┌─ QUOTED TEXT

RESPONSIBILITIES AND DUTIES

    To fulfill its responsibilities and duties the Audit Committee shall:

Financial Reporting

1.
Perform a timely review of quarterly and annual financial statements and other financial information provided to shareholders.
2.
Confirm that financial management and the independent auditor perform a timely analysis of significant reporting issues and practices and report key issues to the Committee.

A-1


3.
Inquire of management, the internal audit partner, and independent accountants about significant risks or exposures, assess the steps management has taken to minimize such risk to Corning and evaluate the need for disclosure thereof.
4.
Discuss with financial management and the independent auditor their qualitative judgments about the appropriateness, not just the acceptability, of accounting principles and financial reporting practices used or proposed to be used.
5.
Issue a letter for inclusion in Corning's annual report and Form 10-K that includes disclosures as required by SEC regulations.

Internal Controls

6.

└─

*PROBLEMS TO WORK ON*.
1. Transcribe the Audit Committee duties word for word, beginning at the words "Confirm that financial" and stopping after "by SEC regulations.".
2. Please pick up the Audit Committee duties after their last line and continue them.

┌─ COLLECTED DATA

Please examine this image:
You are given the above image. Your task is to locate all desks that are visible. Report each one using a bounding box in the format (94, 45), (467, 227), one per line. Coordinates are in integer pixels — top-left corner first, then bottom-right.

└─

*WRITTEN RESPONSES*.
1.
Confirm that financial management and the independent auditor perform a timely analysis of significant reporting issues and practices and report key issues to the Committee.

A-1


3.
Inquire of management, the internal audit partner, and independent accountants about significant risks or exposures, assess the steps management has taken to minimize such risk to Corning and evaluate the need for disclosure thereof.
4.
Discuss with financial management and the independent auditor their qualitative judgments about the appropriateness, not just the acceptability, of accounting principles and financial reporting practices used or proposed to be used.
5.
Issue a letter for inclusion in Corning's annual report and Form 10-K that includes disclosures as required by SEC regulations.

2.
Review with the independent accountant and the internal audit partner the adequacy of Corning's internal controls (including information systems and security); and related significant findings and recommendations of the independent accountant and internal audit, together with management's responses.

Audit Process

7.
Recommend to the Board of Directors the independent accountants to be appointed, approve the compensation of the independent accountants, and review and approve the discharge of the independent accountants. Instruct the independent accountants (a) that they are ultimately accountable to the Board of Directors and Audit Committee; and (b) that the Audit Committee has the authority and responsibility to evaluate and recommend the appointment, retention and replacement of the independent auditor; and (c) that the Board of Directors, as the shareholders' representative, is the auditor's client.
8.
Recommend to the Board of Directors the internal auditors to be nominated, approve the compensation of the internal auditors and review and approve the discharge of the internal auditors.
9.
Review and concur in the appointment or replacement of the management individual charged with the role of overseeing internal audit processes.

Independence and qualification of auditors

10.
Annually, review and assess the following concerning the competence of the independent auditor and engagement team:
    Resumes of key engagement audit personnel.
    The quality control procedures of the firm serving as independent auditor.
    The results of the most recent peer review or other assessments of the firm serving as independent auditor.
11.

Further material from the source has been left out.